No. That's the beauty of the STL. It's almost certainly faster than
what you're going to roll by hand for the common use case. You
generally cannot quite a faster dynamically resizing array than
std::vector.
Your library is almost certainly measurably slower because you're
maintaining this indexed thingy to maintain iterator positions to
always be able to do constant time iterator difference. I suspect
you've done some micro benchmarks and completely ignored any
significant cache miss effects from your extra code.
Business projects are interested more in speed than in safety?
You prefer brittle software rather than software that goes at
essentially the same speed but makes more tests and is safer?
Ineteresting point of view.
It makes money. That's what a professional programmer is concerned
with at the end of the day. (Well, that and being moral, such as not
killing people, not lying, not stealing. I hope that's implicitly
understood, but just in case it isn't, I'll mention it explicitly.)
This discussion was about whether "mismatch" should receive information
about the length of its second argument and test whether there is a
buffer overflow when the second container is too short. In my opinion
3 more assembler instructions do not make ANY difference.
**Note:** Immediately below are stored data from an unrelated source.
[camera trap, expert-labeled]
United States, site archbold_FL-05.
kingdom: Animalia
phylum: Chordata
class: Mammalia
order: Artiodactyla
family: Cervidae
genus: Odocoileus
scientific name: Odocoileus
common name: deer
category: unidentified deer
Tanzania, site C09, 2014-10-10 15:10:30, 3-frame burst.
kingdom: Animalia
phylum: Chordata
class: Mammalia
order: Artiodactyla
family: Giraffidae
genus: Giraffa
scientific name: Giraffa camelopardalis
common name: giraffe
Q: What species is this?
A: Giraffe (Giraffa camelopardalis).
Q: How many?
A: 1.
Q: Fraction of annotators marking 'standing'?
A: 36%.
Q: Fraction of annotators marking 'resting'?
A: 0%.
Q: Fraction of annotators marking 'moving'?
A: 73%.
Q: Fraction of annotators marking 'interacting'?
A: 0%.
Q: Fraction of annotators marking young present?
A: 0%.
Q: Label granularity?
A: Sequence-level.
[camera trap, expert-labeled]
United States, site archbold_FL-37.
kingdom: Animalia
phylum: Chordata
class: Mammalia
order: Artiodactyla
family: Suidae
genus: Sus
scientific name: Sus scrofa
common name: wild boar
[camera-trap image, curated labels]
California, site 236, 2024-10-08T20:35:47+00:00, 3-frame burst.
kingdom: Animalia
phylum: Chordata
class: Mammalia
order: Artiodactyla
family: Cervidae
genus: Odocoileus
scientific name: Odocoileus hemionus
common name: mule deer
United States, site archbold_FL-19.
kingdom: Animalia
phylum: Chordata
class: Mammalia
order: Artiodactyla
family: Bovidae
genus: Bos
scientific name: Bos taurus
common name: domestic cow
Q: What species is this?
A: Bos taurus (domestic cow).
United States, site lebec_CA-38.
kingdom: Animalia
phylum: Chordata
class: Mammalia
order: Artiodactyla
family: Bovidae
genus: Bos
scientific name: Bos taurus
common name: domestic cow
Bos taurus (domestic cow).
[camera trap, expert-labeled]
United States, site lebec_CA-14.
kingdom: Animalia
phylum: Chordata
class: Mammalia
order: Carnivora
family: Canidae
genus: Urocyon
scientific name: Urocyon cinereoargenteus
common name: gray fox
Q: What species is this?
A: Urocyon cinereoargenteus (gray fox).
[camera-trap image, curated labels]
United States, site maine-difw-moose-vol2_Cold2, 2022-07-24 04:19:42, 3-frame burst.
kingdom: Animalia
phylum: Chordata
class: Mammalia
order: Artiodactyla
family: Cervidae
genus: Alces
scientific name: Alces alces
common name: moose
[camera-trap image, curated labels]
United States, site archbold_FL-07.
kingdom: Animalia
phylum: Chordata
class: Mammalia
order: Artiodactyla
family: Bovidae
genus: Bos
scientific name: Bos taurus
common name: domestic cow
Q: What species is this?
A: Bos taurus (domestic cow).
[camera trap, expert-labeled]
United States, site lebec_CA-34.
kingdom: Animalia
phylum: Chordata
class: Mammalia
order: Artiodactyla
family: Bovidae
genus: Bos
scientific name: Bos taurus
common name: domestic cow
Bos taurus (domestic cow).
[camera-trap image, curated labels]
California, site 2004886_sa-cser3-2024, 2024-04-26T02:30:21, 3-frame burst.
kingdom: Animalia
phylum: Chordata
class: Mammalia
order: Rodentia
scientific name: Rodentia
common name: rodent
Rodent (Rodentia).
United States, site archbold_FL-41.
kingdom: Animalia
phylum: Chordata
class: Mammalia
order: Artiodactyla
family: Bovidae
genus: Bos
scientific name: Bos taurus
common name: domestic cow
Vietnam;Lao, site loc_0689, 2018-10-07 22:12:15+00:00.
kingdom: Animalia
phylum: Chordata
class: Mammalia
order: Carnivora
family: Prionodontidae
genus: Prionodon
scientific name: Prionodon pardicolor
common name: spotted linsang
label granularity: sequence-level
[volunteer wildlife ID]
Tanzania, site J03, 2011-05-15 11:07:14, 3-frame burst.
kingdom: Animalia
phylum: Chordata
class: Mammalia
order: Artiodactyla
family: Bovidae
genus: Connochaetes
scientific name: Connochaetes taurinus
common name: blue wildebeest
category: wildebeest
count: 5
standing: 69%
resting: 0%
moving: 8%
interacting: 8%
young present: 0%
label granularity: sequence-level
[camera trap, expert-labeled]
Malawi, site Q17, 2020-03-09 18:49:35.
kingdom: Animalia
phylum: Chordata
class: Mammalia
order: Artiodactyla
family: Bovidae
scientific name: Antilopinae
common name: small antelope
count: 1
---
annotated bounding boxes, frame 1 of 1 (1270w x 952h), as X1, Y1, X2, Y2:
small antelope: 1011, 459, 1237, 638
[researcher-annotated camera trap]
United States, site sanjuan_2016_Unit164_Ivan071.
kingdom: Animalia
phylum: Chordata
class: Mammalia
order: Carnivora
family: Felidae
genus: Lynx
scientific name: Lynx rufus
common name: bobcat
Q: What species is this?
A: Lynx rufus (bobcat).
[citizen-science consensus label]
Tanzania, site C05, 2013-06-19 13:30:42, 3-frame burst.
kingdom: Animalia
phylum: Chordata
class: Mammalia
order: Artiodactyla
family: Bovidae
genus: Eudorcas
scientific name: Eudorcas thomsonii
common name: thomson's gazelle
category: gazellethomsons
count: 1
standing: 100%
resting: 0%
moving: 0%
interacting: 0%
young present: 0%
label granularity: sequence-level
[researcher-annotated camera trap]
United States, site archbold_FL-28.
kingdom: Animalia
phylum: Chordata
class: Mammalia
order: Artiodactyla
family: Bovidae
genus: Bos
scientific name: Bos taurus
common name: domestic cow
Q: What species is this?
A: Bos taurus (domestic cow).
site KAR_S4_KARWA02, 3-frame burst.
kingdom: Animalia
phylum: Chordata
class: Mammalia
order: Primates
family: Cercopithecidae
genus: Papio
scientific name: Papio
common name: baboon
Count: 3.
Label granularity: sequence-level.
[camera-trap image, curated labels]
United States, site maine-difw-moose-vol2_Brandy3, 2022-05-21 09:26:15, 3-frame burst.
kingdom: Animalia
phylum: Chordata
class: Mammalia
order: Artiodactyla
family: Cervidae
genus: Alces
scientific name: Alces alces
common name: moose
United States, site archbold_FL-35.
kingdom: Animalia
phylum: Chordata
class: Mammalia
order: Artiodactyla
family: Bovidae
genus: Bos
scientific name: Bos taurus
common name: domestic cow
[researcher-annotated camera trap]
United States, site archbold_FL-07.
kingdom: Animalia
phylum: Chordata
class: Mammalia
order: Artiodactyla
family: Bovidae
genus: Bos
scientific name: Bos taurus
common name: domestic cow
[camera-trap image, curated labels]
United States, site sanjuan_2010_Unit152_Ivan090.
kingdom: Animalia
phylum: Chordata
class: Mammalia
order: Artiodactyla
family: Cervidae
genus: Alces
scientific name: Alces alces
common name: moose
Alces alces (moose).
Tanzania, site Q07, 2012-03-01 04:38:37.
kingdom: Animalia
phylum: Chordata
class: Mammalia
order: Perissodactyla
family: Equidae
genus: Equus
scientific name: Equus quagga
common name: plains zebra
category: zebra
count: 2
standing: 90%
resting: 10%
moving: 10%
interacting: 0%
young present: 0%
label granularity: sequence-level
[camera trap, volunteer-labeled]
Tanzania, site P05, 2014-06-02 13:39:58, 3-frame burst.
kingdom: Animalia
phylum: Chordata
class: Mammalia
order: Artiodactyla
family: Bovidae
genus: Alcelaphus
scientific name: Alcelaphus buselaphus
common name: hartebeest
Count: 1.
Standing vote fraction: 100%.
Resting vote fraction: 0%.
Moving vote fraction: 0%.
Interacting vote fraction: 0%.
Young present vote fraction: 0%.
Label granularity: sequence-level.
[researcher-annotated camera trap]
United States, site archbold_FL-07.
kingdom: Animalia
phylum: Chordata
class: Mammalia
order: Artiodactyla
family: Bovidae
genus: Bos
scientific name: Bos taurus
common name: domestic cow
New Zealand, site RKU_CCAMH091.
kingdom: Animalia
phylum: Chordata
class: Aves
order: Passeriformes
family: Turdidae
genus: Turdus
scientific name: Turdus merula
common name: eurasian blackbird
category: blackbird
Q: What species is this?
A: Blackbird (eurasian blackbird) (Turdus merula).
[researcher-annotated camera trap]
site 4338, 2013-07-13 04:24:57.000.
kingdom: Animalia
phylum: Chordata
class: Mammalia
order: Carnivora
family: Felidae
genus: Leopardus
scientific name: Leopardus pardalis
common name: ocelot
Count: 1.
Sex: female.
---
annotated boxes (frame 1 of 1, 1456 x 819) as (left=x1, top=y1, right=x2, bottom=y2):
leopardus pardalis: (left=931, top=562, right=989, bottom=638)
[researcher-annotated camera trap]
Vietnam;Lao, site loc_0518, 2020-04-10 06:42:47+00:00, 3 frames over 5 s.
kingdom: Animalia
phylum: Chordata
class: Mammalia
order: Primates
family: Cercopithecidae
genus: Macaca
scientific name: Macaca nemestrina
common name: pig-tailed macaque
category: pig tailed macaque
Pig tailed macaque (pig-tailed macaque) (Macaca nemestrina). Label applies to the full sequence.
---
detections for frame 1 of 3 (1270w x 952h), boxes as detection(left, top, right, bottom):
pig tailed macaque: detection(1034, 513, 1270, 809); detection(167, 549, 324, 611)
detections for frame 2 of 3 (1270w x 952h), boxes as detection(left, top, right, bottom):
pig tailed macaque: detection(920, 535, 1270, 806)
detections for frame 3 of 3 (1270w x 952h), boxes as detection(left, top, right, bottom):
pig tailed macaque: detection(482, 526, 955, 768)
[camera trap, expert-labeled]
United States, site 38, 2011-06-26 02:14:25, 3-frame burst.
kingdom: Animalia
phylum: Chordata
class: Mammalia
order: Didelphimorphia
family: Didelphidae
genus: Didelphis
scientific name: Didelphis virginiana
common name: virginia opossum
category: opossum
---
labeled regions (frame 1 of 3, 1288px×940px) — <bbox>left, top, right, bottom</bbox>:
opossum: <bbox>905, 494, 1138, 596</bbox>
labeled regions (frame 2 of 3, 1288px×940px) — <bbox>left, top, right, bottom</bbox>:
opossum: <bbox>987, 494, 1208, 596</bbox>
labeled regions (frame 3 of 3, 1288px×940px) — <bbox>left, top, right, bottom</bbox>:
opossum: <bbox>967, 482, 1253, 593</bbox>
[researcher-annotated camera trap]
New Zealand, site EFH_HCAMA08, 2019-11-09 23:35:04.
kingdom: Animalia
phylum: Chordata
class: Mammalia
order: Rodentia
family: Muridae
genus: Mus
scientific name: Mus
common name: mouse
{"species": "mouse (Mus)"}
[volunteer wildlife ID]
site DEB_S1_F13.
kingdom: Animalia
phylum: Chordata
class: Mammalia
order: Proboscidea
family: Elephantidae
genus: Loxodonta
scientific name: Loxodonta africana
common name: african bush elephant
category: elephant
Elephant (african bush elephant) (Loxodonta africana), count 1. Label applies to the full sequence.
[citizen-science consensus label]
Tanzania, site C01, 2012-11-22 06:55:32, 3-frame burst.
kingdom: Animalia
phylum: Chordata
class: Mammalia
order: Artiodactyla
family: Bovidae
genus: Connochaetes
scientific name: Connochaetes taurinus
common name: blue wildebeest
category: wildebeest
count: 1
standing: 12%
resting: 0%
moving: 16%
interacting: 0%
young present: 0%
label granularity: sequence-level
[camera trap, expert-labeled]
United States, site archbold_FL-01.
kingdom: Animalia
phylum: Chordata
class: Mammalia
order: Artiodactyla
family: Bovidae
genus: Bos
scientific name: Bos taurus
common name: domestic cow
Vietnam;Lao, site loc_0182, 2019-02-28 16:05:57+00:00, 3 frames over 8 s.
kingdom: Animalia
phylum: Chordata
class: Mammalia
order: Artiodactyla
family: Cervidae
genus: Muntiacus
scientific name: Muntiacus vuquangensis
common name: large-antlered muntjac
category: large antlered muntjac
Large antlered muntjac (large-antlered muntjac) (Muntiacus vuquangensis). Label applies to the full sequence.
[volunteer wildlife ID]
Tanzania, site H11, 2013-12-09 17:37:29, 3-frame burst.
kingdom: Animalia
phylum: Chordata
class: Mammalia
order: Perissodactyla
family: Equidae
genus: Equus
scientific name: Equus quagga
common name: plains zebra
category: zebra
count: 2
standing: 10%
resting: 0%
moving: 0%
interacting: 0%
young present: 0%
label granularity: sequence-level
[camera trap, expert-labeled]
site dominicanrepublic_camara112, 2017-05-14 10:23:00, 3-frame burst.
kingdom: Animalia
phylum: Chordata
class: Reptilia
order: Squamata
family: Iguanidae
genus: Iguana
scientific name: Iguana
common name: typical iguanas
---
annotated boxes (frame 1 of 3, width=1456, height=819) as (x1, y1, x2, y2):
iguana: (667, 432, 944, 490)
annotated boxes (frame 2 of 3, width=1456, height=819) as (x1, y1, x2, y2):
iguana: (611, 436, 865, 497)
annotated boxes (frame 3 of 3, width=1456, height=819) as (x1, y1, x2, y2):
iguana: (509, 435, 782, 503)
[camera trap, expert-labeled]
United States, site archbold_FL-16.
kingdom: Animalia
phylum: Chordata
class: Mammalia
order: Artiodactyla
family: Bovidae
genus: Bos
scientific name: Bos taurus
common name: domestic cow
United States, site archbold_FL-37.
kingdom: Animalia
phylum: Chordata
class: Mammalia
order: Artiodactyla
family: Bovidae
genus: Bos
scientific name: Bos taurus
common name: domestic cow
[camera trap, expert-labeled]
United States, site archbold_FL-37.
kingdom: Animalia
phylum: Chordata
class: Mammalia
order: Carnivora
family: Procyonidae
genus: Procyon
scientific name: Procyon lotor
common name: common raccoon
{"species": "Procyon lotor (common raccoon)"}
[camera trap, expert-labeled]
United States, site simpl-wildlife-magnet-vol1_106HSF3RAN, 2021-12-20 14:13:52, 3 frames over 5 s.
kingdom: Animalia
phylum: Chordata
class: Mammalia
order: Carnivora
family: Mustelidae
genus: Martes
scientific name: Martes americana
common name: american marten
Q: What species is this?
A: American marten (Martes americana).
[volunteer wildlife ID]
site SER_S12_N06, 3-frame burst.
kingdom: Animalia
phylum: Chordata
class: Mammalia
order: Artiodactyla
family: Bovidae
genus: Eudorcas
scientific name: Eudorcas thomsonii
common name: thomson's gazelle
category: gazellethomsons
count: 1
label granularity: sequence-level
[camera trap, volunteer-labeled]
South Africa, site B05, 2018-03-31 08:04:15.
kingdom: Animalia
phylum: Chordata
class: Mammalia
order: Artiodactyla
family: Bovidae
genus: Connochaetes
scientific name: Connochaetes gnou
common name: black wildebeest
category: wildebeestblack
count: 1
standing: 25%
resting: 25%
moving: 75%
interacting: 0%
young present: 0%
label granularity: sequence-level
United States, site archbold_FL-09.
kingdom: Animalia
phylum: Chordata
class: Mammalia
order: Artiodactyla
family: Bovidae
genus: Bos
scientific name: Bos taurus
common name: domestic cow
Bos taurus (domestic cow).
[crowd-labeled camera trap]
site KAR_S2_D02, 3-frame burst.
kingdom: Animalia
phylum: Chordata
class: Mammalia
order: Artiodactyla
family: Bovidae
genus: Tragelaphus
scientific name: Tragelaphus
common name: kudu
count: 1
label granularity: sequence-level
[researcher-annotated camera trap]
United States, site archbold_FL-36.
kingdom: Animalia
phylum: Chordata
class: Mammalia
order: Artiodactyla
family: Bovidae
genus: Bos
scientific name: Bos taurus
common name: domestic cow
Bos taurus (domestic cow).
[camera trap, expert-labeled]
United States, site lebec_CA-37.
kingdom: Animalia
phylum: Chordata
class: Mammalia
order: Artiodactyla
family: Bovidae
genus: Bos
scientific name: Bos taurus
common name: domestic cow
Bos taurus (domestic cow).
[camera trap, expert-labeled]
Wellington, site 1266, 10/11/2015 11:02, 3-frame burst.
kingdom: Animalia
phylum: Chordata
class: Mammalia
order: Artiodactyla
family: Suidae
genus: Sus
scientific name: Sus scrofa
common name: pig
True it *could* be that calculating the length between two iterators
in some containers could be a lengthy operation. Then, my library would
be slower for those containers. I do not level by the worst case,
I just let the worst case be the worst case and try to improve the
average case.
It's more than 3 assembly instructions. You're talking about
maintaining extra memory to maintain this indexed lookup table to do
constant time iterator difference for even iterators of a binary tree
data structure. This is not just 3 assembly instructions. This is more
memory, a lot more instructions for iterator manipulation, insertion,
removal, everything. We're also talking about potentially significant
cache effects because a simple access has to access another allocated
block, potentially far from the first.